## **Finetuning LeoLM (LLaMA 2) for rewriting scientifically**



1. Import Libraries and Packages
2. Model Config
3. QLoRA Settings
4. Training
5. Saving the Model
6. Pushing to Finetuned Model to HF
7. Sources

## **1. Import Libraries and Packages**

First, we import the necessary libraries and modules:

In [1]:
%%capture
!pip install accelerate peft bitsandbytes transformers trl

In [2]:
import os                                 #For connection to HF when uploading the Model
import torch                              #For training process (deep neural network library)
from datasets import load_dataset         #For loading the generated dataset from HF to train our new_model
from transformers import (
    AutoModelForCausalLM,                 #For loading our base_model
    AutoTokenizer,                        #For loading tokenizer of our base_model
    BitsAndBytesConfig,                   #For Quantizing (Q in QLORA) our Base_Model to use less GPU while training
    HfArgumentParser,                     #For ?
    TrainingArguments,                    #For Finetuning settings -> avoiding over and underfitting
    pipeline,                             #For Inference
    logging,                              #For Inference
)
from peft import LoraConfig, PeftModel    #For model compression and faster fine-tuning
from trl import SFTTrainer, SFTConfig     #For training- settings, process and saving

  warn(f"Failed to load image Python extension: {e}")


## **2. Model Config**

First we define which Base Model and Dataset we want to use:


*   [LeoLM (Finetuned LLaMA 2 for German Language)](https://huggingface.co/LeoLM/leo-hessianai-7b-chat)
*   [Dataset generated from CS_Dataset Notebook](https://huggingface.co/datasets/JannesKl/100_Informatik_Saetze_3)



In [3]:
# LeoLM Model from Hugging Face (This is a finetuned Version of LLaMA 2 specified on german language)
base_model = "LeoLM/leo-hessianai-7b-chat"

# My generated Dataset 
my_dataset = "JannesKl/RewriteScientificallyDataset_German_LLaMA2_Format"

# Fine-tuned model
new_model = "DocumentStyleCheckerV2"

Next we download the previously generated dataset from Hugging Face.

In [4]:
dataset = load_dataset(my_dataset, split="train")

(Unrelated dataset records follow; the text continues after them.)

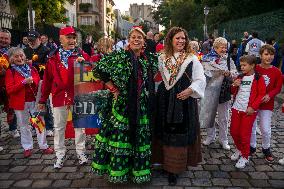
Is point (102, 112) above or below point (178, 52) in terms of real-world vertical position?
below

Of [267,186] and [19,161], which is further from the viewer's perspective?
[19,161]

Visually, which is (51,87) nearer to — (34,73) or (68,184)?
(34,73)

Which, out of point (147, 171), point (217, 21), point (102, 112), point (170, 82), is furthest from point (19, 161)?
point (217, 21)

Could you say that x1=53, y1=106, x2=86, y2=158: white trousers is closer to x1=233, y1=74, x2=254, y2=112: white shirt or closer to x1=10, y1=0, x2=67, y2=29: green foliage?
x1=233, y1=74, x2=254, y2=112: white shirt

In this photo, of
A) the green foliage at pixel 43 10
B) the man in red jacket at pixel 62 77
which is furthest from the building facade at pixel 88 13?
A: the man in red jacket at pixel 62 77

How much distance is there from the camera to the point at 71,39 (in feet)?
15.9

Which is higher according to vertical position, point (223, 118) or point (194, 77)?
point (194, 77)

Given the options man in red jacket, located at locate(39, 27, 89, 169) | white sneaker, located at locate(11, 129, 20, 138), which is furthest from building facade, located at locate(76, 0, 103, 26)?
man in red jacket, located at locate(39, 27, 89, 169)

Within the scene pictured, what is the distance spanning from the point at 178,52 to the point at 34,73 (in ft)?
8.66

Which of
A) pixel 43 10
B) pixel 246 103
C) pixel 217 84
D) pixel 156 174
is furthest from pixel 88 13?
pixel 156 174

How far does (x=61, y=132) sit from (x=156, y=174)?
1.58m

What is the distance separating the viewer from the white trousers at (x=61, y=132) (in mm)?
4891

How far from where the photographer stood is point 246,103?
4922mm

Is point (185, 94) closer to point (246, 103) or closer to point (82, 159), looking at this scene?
point (246, 103)
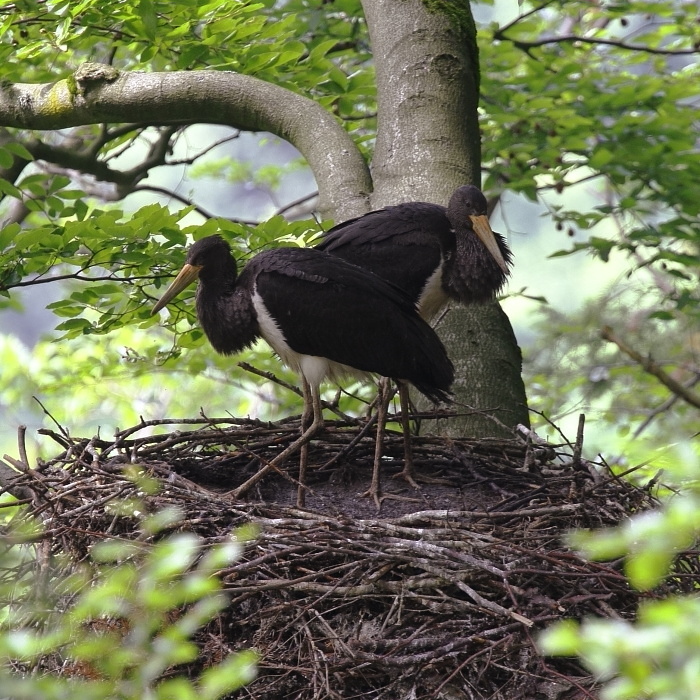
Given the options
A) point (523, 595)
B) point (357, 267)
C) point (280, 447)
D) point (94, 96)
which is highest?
point (94, 96)

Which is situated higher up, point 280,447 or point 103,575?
point 103,575

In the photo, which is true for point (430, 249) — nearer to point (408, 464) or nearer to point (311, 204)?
point (408, 464)

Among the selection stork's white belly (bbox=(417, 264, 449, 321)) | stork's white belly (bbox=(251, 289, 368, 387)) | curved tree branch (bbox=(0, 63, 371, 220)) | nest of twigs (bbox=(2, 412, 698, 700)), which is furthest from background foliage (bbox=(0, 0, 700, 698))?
stork's white belly (bbox=(417, 264, 449, 321))

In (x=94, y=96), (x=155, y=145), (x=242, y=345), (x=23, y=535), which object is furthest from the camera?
(x=155, y=145)

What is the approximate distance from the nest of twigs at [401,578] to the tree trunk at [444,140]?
2.31 feet

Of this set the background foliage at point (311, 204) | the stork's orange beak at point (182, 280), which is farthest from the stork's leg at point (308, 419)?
the background foliage at point (311, 204)

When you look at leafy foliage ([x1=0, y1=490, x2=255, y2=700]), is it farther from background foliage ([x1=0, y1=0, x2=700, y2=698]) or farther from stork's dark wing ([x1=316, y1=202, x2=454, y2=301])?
stork's dark wing ([x1=316, y1=202, x2=454, y2=301])

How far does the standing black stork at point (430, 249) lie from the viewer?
15.4 ft

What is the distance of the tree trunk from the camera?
15.8 feet

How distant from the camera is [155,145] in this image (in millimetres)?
7160

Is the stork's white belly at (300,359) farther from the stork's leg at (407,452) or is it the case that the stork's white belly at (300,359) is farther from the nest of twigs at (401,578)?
the nest of twigs at (401,578)

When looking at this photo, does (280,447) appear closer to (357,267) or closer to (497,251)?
(357,267)

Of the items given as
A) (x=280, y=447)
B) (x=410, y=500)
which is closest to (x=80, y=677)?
A: (x=410, y=500)

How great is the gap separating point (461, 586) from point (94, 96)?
3.46m
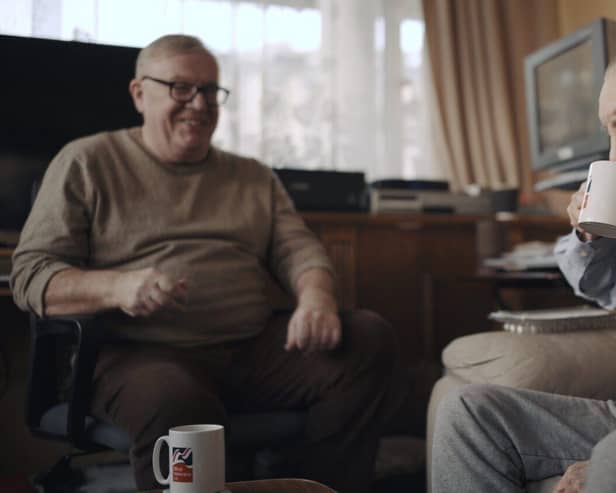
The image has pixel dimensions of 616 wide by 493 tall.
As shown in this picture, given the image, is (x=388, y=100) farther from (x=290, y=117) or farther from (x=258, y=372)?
(x=258, y=372)

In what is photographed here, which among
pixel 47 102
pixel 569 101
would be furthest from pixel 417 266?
pixel 47 102

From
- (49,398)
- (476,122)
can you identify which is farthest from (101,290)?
(476,122)

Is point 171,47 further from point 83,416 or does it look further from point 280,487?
point 280,487

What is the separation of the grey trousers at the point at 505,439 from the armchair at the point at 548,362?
0.17m

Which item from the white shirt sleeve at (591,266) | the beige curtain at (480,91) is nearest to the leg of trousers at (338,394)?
the white shirt sleeve at (591,266)

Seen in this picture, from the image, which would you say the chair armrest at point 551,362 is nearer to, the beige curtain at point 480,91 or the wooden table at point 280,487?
the wooden table at point 280,487

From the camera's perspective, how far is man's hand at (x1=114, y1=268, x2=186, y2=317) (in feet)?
4.45

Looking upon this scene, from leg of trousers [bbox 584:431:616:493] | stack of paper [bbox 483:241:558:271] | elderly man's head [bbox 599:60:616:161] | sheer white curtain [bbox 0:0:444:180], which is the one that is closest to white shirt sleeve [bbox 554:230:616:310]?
elderly man's head [bbox 599:60:616:161]

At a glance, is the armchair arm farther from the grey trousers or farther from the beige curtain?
the beige curtain

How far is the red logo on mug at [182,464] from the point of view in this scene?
906 mm

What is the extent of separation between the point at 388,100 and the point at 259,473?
5.54 feet

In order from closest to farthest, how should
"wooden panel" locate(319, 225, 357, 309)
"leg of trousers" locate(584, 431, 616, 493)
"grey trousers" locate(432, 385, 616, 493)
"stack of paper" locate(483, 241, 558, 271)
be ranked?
"leg of trousers" locate(584, 431, 616, 493) → "grey trousers" locate(432, 385, 616, 493) → "stack of paper" locate(483, 241, 558, 271) → "wooden panel" locate(319, 225, 357, 309)

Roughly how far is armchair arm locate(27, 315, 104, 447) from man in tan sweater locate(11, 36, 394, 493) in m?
0.04

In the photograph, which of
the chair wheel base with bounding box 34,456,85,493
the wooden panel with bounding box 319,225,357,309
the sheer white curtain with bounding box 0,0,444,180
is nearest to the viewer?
the chair wheel base with bounding box 34,456,85,493
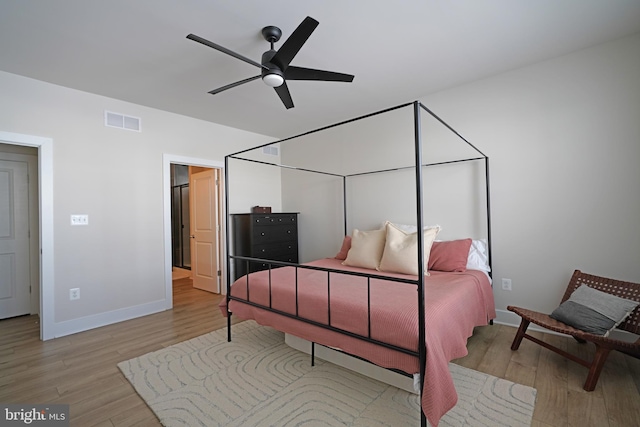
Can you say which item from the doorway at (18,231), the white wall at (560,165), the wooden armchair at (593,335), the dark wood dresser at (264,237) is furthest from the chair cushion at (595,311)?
the doorway at (18,231)

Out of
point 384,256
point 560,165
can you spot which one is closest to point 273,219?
point 384,256

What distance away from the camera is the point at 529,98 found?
2.77 metres

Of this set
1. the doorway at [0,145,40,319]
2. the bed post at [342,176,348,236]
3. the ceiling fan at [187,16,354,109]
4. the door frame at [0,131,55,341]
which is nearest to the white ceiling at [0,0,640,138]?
the ceiling fan at [187,16,354,109]

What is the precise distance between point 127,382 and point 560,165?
4.03m

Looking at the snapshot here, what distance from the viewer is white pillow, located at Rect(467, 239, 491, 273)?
287 cm

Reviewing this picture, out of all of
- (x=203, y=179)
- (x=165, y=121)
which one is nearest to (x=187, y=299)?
(x=203, y=179)

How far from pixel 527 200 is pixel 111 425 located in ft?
12.1

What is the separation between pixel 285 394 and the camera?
187cm

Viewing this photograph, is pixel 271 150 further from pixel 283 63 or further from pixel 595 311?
pixel 595 311

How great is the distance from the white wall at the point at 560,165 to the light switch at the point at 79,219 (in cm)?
423

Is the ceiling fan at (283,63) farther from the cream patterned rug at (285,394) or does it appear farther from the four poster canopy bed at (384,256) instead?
the cream patterned rug at (285,394)

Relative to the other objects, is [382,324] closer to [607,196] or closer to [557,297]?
[557,297]

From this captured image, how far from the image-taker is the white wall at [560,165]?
7.82ft

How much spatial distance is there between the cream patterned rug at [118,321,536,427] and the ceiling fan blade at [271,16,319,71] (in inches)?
88.0
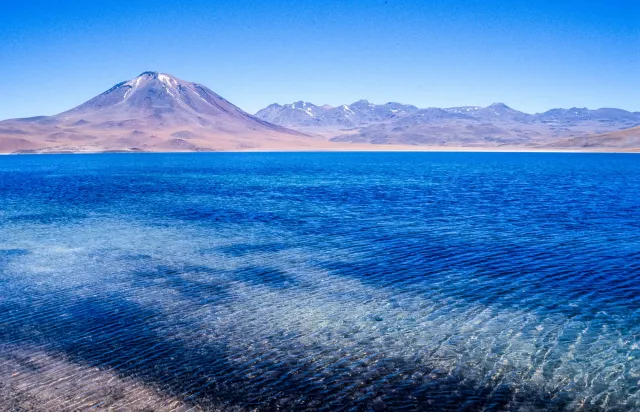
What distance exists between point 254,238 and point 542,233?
50.0ft

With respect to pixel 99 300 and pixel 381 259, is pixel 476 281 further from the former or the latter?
pixel 99 300

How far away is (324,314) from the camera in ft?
47.7

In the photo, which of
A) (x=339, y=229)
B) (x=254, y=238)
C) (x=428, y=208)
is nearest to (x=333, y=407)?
(x=254, y=238)

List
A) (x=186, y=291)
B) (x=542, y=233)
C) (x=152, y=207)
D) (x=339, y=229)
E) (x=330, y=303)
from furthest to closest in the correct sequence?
(x=152, y=207), (x=339, y=229), (x=542, y=233), (x=186, y=291), (x=330, y=303)

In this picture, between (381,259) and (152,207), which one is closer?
(381,259)

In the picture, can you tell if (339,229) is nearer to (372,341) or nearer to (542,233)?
(542,233)

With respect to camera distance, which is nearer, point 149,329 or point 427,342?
point 427,342

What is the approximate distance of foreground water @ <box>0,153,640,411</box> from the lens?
399 inches

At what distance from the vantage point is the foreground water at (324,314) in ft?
33.3

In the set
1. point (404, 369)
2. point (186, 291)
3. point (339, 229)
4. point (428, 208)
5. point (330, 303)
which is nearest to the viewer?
point (404, 369)

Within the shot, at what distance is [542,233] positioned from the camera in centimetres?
2561

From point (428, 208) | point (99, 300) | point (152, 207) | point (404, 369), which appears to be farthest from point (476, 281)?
point (152, 207)

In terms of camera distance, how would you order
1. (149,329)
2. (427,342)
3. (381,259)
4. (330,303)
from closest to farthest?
(427,342) → (149,329) → (330,303) → (381,259)

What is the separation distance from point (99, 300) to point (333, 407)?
32.8ft
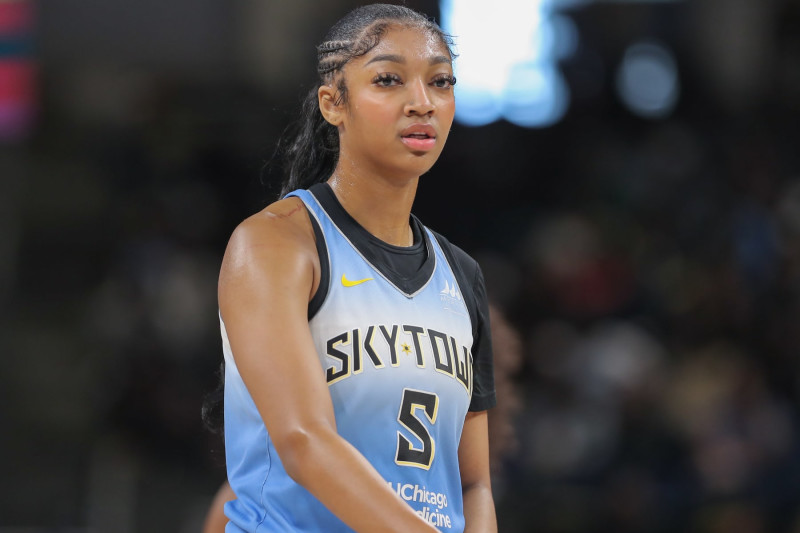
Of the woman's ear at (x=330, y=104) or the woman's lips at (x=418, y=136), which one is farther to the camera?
the woman's ear at (x=330, y=104)

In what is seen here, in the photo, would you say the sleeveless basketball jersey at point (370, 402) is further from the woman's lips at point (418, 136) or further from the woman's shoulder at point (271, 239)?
the woman's lips at point (418, 136)

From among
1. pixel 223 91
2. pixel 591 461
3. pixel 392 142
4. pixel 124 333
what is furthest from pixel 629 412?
pixel 392 142

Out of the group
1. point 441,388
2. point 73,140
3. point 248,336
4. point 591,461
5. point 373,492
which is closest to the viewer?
point 373,492

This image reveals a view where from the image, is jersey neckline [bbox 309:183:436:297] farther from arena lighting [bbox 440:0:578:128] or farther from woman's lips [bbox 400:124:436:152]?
arena lighting [bbox 440:0:578:128]

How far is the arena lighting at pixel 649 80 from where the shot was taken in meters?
8.70

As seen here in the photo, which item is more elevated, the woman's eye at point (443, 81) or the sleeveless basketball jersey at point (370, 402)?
the woman's eye at point (443, 81)

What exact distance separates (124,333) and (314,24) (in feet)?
9.95

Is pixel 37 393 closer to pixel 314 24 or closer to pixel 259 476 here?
pixel 314 24

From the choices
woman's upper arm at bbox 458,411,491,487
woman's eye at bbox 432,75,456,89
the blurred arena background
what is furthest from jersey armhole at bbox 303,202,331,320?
the blurred arena background

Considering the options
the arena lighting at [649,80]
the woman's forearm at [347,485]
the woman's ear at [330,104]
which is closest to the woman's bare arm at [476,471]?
the woman's forearm at [347,485]

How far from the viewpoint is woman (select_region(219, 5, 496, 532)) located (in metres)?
2.06

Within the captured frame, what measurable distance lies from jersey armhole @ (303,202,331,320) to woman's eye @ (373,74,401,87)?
35cm

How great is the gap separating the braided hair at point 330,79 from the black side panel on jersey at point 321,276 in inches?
13.6

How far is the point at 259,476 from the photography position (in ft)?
7.34
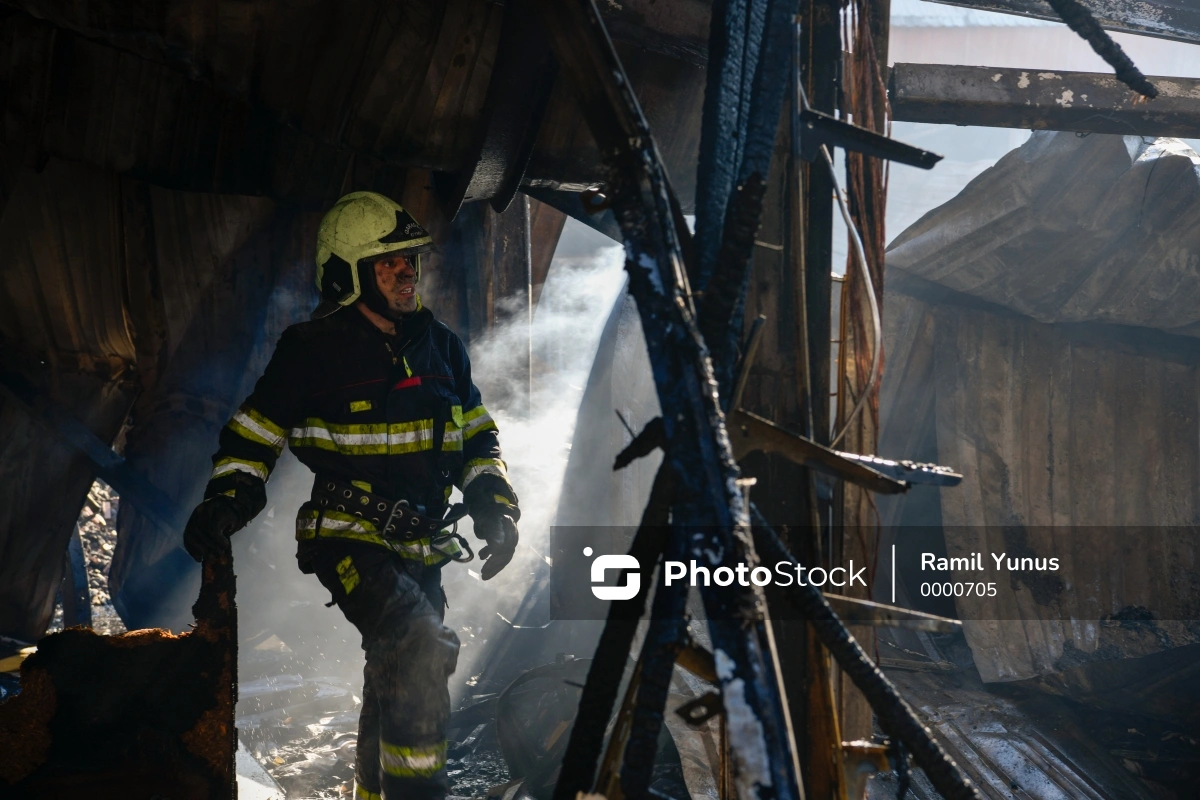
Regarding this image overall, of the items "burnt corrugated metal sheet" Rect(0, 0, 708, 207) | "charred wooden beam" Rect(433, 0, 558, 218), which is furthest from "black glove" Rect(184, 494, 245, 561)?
"charred wooden beam" Rect(433, 0, 558, 218)

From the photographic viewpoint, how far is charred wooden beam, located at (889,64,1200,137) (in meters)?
4.21

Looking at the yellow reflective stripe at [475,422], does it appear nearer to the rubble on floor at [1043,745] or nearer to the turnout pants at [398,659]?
the turnout pants at [398,659]

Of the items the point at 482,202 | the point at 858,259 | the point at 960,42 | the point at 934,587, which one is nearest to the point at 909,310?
the point at 934,587

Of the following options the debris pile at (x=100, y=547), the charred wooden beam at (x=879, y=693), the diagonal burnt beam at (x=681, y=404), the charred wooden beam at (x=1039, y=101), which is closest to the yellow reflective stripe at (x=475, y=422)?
the diagonal burnt beam at (x=681, y=404)

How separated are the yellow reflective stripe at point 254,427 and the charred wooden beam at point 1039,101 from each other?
10.1ft

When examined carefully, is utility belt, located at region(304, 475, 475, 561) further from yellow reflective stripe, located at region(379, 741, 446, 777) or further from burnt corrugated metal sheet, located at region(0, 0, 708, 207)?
burnt corrugated metal sheet, located at region(0, 0, 708, 207)

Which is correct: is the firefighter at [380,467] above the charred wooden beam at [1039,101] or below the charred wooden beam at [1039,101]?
below

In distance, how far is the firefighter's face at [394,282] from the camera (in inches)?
140

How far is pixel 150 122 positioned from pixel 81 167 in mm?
524

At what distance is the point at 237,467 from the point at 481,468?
94 centimetres

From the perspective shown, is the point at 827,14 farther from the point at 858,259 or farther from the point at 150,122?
the point at 150,122

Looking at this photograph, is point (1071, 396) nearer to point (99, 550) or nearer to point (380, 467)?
point (380, 467)

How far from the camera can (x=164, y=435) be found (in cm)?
496

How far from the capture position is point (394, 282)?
356 cm
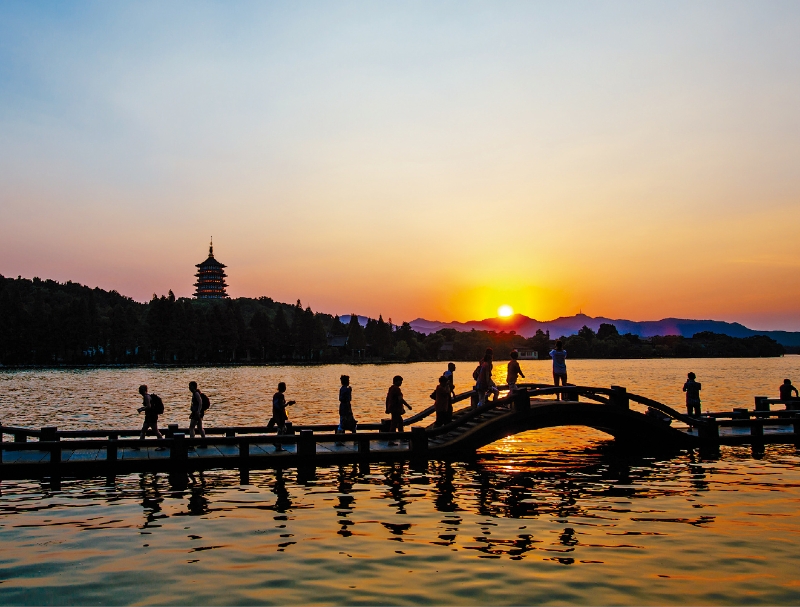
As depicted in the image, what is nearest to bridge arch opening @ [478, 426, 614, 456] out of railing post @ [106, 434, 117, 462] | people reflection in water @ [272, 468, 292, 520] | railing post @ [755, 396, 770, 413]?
railing post @ [755, 396, 770, 413]

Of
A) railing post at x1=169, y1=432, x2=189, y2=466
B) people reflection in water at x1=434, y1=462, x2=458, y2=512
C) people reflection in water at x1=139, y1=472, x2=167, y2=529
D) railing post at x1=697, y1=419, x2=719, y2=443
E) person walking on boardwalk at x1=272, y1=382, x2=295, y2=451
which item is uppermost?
person walking on boardwalk at x1=272, y1=382, x2=295, y2=451

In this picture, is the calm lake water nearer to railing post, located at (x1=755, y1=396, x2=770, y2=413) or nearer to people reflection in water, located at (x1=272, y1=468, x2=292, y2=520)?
people reflection in water, located at (x1=272, y1=468, x2=292, y2=520)

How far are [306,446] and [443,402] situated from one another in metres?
5.66

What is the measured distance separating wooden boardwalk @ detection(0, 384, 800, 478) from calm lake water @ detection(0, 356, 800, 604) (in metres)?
0.55

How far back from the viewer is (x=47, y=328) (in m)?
143

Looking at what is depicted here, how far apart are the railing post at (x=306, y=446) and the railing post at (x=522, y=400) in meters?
7.47

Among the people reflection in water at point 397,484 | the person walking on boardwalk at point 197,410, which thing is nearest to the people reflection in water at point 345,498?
the people reflection in water at point 397,484

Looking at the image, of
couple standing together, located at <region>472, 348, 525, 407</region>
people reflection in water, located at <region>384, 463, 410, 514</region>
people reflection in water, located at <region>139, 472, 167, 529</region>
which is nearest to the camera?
people reflection in water, located at <region>139, 472, 167, 529</region>

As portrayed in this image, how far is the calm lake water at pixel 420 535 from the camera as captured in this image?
34.2 feet

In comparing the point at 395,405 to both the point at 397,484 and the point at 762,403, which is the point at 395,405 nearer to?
the point at 397,484

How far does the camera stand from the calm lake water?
1044 cm

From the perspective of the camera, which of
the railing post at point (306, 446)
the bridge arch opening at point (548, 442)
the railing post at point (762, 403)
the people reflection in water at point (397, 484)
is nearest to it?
the people reflection in water at point (397, 484)

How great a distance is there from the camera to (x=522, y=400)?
23562mm

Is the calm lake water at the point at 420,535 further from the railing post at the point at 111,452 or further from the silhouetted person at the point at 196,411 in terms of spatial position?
the silhouetted person at the point at 196,411
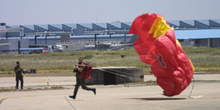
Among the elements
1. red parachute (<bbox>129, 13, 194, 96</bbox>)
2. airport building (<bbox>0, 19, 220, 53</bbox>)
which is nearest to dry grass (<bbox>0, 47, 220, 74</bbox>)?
red parachute (<bbox>129, 13, 194, 96</bbox>)

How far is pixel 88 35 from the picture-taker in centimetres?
12656

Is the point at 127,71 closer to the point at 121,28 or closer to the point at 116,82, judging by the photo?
the point at 116,82

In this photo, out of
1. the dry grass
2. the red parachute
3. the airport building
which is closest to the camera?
the red parachute

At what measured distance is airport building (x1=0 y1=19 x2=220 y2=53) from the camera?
310 feet

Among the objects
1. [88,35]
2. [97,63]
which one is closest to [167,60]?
[97,63]

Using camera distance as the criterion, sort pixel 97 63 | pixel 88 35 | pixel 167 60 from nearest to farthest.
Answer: pixel 167 60, pixel 97 63, pixel 88 35

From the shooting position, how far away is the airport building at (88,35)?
94375mm

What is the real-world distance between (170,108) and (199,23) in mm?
120392

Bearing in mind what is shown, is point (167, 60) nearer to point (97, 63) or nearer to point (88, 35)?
point (97, 63)

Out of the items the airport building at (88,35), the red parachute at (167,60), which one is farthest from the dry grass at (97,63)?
the airport building at (88,35)

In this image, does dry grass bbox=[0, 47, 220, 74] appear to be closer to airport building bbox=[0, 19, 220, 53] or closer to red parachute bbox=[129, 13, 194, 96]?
red parachute bbox=[129, 13, 194, 96]

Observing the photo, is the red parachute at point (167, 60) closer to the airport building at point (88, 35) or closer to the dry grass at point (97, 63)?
the dry grass at point (97, 63)

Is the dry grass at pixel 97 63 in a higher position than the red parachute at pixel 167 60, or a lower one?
lower

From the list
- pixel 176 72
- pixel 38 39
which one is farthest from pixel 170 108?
pixel 38 39
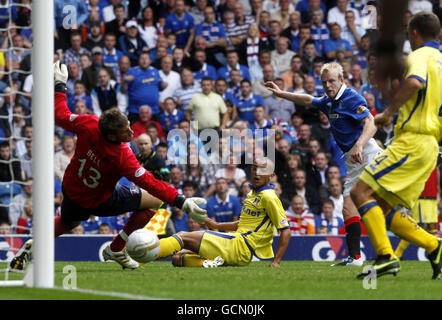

Next we define the configuration of how the values of the Weightsmatrix should be quantized (rounded).
In this case, we use 4 Bit Quanitsation, which means that the values we will train will be scailed down from 16 Bit to 4 Bit Representation.

NormalFloat4Bit (nf4) quantization is used, which effectively balances performance and precision by using a 4-bit representation for weight values. 
This helps in reducing memory usage significantly while maintaining computational efficiency.

We avoid using double quantization (double_quant) because it can lead to significant performance loss without substantial memory savings.

For further information read the [QLoRA paper](https://arxiv.org/pdf/2305.14314).

In [5]:
compute_dtype = getattr(torch, "float16")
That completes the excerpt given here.